Too much playing a bad thing? On kata and henka in the Takamatsuden

Discussion in 'Ninjutsu' started by Please reality, Jul 9, 2014.

  1. Please reality

    Please reality Back to basics

    As a follow up on a question that seems to be on people's mind on occasion, and something that was touched on in my original thread about Quality Control and the Bujinkan:

    I want to get people's feelings on the role of play in the Takamatsuden in particular(and for those who don't study it in other martial arts in general). The laissez faire way in which Hatsumi sensei has let those who obviously do not have a grounding in correct taijutsu(as witnessed by their poor demos and lack of knowledge about and inability to do the kata correctly), receive teacher status and pass on their lack of understanding of the Takamatsuden ryu is obviously an issue that everyone is aware of. Those with high dan rank(including the highest 15dan), are often the most obvious example of people who don't know the kata, cannot explain them, and instead of emphasizing the correct demonstration and application of them, drone on about henka, freedom, breaking the form, and other aspects of high level budo practice. Interestingly enough, none of these highly ranked individuals have any ranking in the actual ryu themselves, which makes sense as they clearly have not mastered the ryu material nor do they show a deeper understanding of the ryugi unlike the Japanese shihan who have the traditional licensing and a longer period of study and familiarity with the ryu(in general 40 years or more).

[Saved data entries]
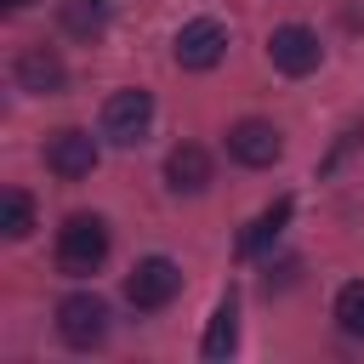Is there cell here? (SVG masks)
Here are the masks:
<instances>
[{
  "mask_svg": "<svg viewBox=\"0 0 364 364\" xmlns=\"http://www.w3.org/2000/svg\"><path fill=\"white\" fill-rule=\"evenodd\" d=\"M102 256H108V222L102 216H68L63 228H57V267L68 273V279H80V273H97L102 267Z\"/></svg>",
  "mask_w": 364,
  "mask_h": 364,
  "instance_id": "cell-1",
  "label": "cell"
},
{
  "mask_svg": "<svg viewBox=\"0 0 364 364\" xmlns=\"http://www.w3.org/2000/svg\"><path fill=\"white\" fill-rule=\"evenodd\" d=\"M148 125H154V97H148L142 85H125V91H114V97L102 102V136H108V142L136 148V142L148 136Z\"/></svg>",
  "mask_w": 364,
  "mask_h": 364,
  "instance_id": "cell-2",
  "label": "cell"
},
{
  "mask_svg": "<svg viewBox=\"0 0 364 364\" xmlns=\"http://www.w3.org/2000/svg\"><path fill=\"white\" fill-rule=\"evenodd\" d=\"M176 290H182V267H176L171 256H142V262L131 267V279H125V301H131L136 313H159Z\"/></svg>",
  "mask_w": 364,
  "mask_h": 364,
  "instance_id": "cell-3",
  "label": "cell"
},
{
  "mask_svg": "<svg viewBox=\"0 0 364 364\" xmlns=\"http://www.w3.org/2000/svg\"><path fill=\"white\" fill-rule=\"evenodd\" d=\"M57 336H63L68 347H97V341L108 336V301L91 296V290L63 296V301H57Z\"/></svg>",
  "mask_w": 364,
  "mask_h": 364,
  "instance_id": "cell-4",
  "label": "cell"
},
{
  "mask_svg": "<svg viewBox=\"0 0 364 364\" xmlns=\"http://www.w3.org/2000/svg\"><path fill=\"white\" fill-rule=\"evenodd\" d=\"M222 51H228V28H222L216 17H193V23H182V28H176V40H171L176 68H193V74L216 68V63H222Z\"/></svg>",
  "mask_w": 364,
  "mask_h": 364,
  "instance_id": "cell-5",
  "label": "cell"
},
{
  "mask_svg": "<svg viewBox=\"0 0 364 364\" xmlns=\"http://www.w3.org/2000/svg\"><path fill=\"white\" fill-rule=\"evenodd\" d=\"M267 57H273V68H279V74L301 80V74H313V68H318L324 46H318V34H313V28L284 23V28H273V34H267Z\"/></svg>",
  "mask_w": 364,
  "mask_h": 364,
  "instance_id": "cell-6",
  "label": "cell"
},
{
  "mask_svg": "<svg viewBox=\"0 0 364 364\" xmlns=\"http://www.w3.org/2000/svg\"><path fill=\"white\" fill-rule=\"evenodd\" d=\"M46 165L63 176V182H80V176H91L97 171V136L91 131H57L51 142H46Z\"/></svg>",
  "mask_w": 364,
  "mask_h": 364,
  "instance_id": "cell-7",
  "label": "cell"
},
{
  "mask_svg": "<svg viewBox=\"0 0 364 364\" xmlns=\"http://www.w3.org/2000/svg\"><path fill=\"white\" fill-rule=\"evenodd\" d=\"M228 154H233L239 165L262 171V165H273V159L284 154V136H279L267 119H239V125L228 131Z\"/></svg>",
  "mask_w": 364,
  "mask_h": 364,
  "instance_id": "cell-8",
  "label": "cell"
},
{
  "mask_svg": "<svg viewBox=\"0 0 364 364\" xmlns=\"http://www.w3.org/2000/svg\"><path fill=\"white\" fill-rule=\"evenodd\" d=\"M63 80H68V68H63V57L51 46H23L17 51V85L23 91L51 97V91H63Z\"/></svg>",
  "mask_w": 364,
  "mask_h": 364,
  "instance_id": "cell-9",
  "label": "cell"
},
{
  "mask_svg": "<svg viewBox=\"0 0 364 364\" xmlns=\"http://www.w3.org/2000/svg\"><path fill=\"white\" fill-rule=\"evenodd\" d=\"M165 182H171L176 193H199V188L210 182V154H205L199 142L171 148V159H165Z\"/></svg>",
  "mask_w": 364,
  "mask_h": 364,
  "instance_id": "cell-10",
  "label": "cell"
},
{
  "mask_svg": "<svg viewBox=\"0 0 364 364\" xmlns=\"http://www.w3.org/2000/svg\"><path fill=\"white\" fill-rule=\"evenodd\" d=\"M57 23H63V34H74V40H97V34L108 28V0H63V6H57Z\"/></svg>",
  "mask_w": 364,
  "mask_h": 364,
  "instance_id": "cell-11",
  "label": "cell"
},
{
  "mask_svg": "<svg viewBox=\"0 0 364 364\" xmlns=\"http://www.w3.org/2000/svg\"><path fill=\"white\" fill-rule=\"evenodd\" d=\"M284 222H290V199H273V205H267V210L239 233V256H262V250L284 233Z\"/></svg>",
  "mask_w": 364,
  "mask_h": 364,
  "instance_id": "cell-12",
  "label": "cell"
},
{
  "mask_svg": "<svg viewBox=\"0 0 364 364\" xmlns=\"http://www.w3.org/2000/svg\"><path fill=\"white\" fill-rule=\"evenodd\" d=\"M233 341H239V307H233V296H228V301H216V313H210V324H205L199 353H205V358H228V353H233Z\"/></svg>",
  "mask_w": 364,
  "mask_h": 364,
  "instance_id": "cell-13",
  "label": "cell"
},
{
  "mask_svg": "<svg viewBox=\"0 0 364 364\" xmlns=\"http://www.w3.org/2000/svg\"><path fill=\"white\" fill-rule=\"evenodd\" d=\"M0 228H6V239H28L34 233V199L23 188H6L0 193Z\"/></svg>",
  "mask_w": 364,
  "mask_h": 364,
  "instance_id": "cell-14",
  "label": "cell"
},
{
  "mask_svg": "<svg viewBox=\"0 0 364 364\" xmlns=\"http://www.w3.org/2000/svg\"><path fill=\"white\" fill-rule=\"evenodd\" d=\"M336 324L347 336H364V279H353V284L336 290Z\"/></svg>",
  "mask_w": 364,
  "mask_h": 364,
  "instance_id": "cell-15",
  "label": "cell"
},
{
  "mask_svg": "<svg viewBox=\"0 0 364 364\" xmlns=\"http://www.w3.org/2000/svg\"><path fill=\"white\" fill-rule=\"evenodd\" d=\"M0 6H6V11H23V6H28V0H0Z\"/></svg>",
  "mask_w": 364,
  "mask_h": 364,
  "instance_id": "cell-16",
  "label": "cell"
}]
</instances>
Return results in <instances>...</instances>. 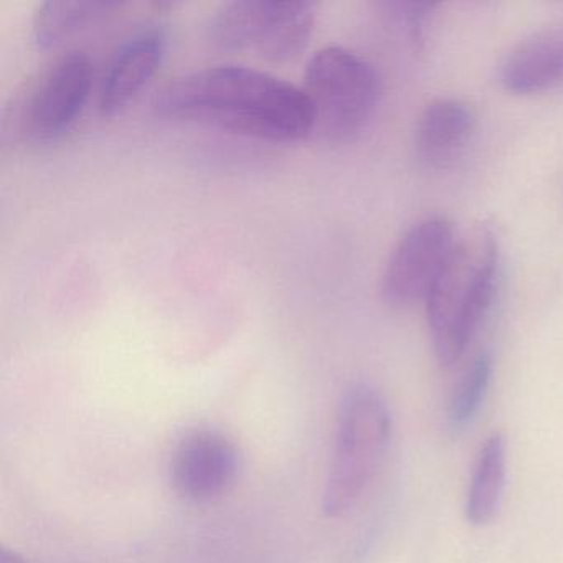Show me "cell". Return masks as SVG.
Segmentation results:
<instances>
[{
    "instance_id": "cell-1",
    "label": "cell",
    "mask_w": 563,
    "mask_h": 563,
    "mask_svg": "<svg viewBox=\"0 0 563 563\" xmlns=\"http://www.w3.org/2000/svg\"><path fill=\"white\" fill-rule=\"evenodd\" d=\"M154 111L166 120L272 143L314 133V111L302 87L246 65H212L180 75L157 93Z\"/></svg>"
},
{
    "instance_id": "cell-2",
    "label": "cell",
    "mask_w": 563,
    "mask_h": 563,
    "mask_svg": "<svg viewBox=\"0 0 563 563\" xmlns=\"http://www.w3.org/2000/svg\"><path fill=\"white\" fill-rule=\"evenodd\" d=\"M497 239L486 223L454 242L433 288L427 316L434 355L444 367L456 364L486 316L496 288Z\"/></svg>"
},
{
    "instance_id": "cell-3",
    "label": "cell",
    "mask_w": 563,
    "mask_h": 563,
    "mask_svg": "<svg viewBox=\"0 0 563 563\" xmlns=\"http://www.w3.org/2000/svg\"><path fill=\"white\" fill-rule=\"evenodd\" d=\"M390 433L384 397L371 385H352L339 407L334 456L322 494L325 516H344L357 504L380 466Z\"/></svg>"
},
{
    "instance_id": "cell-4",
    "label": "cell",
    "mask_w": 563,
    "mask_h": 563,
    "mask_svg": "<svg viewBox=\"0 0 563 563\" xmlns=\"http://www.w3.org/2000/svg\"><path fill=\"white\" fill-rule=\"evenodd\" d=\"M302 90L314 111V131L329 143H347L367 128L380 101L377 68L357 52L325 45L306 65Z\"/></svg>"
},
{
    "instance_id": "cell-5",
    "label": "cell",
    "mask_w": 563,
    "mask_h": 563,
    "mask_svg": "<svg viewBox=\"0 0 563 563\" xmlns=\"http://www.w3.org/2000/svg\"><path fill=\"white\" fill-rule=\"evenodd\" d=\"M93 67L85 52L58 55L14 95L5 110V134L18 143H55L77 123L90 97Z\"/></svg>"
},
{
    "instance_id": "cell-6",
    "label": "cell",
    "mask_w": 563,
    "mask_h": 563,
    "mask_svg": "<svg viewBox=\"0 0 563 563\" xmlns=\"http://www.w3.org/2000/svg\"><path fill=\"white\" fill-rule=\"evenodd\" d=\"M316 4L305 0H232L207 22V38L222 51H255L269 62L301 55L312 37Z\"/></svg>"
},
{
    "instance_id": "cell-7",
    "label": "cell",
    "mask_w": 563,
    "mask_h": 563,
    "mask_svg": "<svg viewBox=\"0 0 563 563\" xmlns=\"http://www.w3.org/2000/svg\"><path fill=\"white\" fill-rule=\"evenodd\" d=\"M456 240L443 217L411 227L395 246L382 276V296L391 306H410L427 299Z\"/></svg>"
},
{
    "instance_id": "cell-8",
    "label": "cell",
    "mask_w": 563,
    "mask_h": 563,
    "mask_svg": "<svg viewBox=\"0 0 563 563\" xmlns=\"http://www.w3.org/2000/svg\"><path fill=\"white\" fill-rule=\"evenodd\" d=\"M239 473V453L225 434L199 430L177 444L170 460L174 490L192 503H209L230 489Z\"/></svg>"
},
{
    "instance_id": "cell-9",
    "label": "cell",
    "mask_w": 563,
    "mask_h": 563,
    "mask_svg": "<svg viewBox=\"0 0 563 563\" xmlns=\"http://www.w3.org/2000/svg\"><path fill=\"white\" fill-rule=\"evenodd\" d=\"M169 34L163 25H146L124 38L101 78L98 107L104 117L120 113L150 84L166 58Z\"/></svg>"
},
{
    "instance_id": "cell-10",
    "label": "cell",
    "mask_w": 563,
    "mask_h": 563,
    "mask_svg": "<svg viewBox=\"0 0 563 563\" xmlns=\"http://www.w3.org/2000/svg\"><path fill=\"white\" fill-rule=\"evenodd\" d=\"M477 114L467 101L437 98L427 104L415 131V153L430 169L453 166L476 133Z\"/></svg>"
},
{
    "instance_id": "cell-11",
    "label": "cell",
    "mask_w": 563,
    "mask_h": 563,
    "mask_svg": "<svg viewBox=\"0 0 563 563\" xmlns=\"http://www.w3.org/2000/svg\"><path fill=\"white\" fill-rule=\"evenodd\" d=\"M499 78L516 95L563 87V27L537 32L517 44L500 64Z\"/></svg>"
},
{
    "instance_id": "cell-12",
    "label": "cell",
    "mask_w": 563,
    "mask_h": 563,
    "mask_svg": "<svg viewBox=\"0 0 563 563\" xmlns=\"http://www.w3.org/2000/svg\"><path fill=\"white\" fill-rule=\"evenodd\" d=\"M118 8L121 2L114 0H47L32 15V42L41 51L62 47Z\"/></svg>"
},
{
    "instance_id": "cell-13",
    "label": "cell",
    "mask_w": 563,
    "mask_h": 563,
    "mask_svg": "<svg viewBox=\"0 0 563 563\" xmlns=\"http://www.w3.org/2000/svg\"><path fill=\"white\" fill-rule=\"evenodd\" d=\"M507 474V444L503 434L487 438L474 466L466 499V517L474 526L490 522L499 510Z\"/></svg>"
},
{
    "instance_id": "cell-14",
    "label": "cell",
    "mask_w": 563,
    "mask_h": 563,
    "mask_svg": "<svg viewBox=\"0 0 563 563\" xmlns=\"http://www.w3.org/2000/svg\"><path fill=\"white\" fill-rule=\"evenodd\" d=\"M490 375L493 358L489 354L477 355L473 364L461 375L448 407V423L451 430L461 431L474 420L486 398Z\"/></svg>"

▶ **EXERCISES**:
• a. Please list the things that the forum post on play in the Takamatsuden says high-ranking individuals drone on about instead of emphasizing correct demonstration of the kata.
• b. Carry the forum post on play in the Takamatsuden forward from its last sentence.

▶ **ANSWERS PROVIDED**:
• a. henka, freedom, breaking the form

• b.
    We are all aware of the concept of learning the form, adhering to and protecting it, and later destroying the form, and moving away from convention as laid out in the concept of shu ha ri(守破離). Though this concept and process is important, it seems obvious to many both within and without the big three Kans, that too many people are going on about the latter stages of breaking and moving away from form before they have spent the time and years on mastering the form. Looking at Hatsumi sensei and his students, they spent a couple decades at least on mastering the form, and even now, they can demonstrate the correct form(both omote and ura) of the kata, describe why things are done the way they are, and the principles behind the kata. Sadly, many foreign uberdan or "shihan" if you will, cannot do so. They do not know the kata names or why they are named as they are, the correct choreography, or the principles behind the techniques. However, they do know all the buzzwords and talk about play, parroting the words and trying to mimic the movements of Hatsumi Soke, an 83 year old martial prodigy who has forgotten more martial arts than any handful of average proponents will ever learn.

    Clearly, his ability and understanding of martial arts are what allows him to use his creative genius to look at movement and conflict and come up with his own playful techniques that confound even seasoned martial artists. However, when he is serious and facing someone more skilled, one often sees him do things that are much more down to earth. In those instances, gone are the weird henka and stop and go motion that one often sees in demonstrations and when he is "teaching" to a room of hundreds, and we get back to the devastating and simple skills that these ryu embrace.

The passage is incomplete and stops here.